On 6 July, Sachem, carrying dispatches for Barry who was patrolling the mouth of the bay, dropped down the Delaware. The orders directed Barry to put to sea in Lexington. Since Barry declined the suggestion that the two ships cruise together, they parted after clearing the capes. On 12 August, Sachem fought brigantine, Three Friends, for over two hours before the British letter of marque surrendered.

Robinson sent the prize to Philadelphia for adjudication and, since Sachem had suffered substantial damage in the battle, she followed Three Friends into port for repairs.

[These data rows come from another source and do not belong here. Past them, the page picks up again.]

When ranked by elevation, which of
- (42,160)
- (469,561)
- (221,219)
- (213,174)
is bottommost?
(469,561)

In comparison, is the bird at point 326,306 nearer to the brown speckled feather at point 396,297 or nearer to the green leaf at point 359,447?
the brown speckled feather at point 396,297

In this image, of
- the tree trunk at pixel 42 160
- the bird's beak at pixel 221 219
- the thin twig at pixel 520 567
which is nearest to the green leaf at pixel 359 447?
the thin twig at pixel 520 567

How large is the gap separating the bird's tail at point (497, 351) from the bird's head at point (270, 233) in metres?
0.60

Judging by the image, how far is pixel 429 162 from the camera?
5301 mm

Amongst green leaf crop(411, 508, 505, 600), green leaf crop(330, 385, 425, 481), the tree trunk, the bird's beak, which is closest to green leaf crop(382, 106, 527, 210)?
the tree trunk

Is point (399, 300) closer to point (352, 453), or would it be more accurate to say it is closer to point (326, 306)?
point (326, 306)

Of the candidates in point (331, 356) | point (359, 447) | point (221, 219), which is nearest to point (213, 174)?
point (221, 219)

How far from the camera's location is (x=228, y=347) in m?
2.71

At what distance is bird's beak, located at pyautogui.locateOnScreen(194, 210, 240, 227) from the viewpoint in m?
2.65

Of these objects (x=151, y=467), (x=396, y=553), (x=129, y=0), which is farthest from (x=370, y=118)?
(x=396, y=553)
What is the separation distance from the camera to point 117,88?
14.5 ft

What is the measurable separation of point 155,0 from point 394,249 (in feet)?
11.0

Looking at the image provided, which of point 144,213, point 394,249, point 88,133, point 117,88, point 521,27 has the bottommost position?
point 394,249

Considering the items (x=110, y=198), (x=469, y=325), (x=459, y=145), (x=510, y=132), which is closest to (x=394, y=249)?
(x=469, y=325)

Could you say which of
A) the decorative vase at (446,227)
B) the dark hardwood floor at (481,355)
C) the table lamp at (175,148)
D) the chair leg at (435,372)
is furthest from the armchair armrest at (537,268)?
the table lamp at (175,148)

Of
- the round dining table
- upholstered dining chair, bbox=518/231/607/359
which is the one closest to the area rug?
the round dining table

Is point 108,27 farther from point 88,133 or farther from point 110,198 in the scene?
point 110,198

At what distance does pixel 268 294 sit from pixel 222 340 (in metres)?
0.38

After Sachem was back in fighting trim, she was placed under the direction of the Secret Committee which handled procurement matters for the Continental Congress. Few details of her subsequent operations have survived. It is known that she sailed for the West Indies on 29 March 1777 carrying dispatches for William Bingham, the Continental agent in Martinique. These letters were duplicates of earlier messages which had gone astray when the frigate was diverted to Charleston, South Carolina for repairs after losing two masts.

It is said that Sachem was burned in the Delaware River the following autumn to avoid capture by the British, but evidence to substantiate this claim is scant.